- **WHAT THE TASK ASKS**
In the passage on skyline queries over data streams below, reproduce word for word the part that opens with the words "Data stream is a sequence" and closes with "skyline query mushroom.".

Data stream is a sequence of digitally encoded signals used to represent information in transmission, which is generated from applications such as network routing, traffic and environmental monitoring, stock trading and electronic business activities etc. The study on streaming data is one of the hot topics among the database circle all over the world recently. As an important data mining technique, skyline query has been receiving considerable attention among database community. Skyline query returns a set of interesting objects which are not dominated by any other objects within the base dataset. Skyline query is of great significance for urban navigation, data mining visualization, multi-criteria decision making and preference query. As skyline query is proposed, techniques to process skyline query mushroom.
     Item within data stream can only be treated once because streaming data is of the nature of rapid arriving rate, large size and independence. Novel algorithm to process skyline query over data stream efficiently in a limited memory is still on demand. As to the topic of skyline query processing over sliding window, there already exist some methods. But some important issues about this topic are still open questions. Skyline query in full-space and only over centric, certain data stream is addressed in existing work. Besides, there exist critical defects about them. Existing approaches are improved fundamentally in this thesis at first. Furthermore, we set forward to solve some emerging issues about this topic. Attributes of object tend to be regarded differently; data stream in reality is always generated by a distributed manner; more and more attention has been attached to probabilistic data stream analyzing recently, but skyline computation over probabilistic data stream is still at large. These emerging requirements entail great challenges to skyline query processing over data stream. We are committed to subdue these challenges effectively and efficiently in this thesis, and our endeavors and contributions can be concluded as following:
     (1).We proposed a novel algorithm GridSky to process skyline query over sliding window efficiently. As to the algorithm processing skyline query over sliding window, its performance is decided by efficiency of the critical procedure to compute influence time of new arriving object and to eliminate the dominated objects. This problem is not well addressed in existing work, hence leads to low performance of existing approaches. More adaptive index basic grid, which is more applicable to data stream environment, is adopted by GridSky. Based on this index structure, pruning rule based on timestamp, pruning rule based grid and optimizing rule based on layered visit are developed to speed up GridSky progressively. Massive comparing experiments demonstrate that, GridSky outperforms its competitors by at least one order of magnitude as to the point of time complexity while consuming less memory space. Besides, GridSky is more scalable over data distribution, dimensionality and cardinality than its competitor.

- **SUPPLIED INFORMATION**
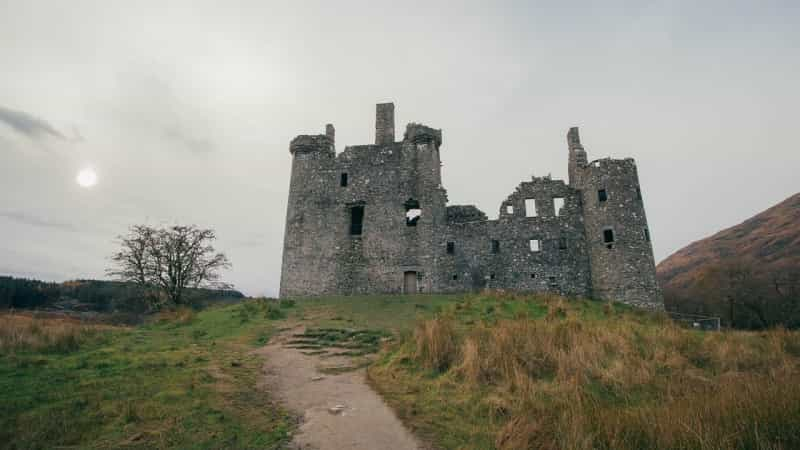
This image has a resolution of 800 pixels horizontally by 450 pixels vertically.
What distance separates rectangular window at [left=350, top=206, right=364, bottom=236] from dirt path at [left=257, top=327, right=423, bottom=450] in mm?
15848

- **WRITTEN ANSWER**
Data stream is a sequence of digitally encoded signals used to represent information in transmission, which is generated from applications such as network routing, traffic and environmental monitoring, stock trading and electronic business activities etc. The study on streaming data is one of the hot topics among the database circle all over the world recently. As an important data mining technique, skyline query has been receiving considerable attention among database community. Skyline query returns a set of interesting objects which are not dominated by any other objects within the base dataset. Skyline query is of great significance for urban navigation, data mining visualization, multi-criteria decision making and preference query. As skyline query is proposed, techniques to process skyline query mushroom.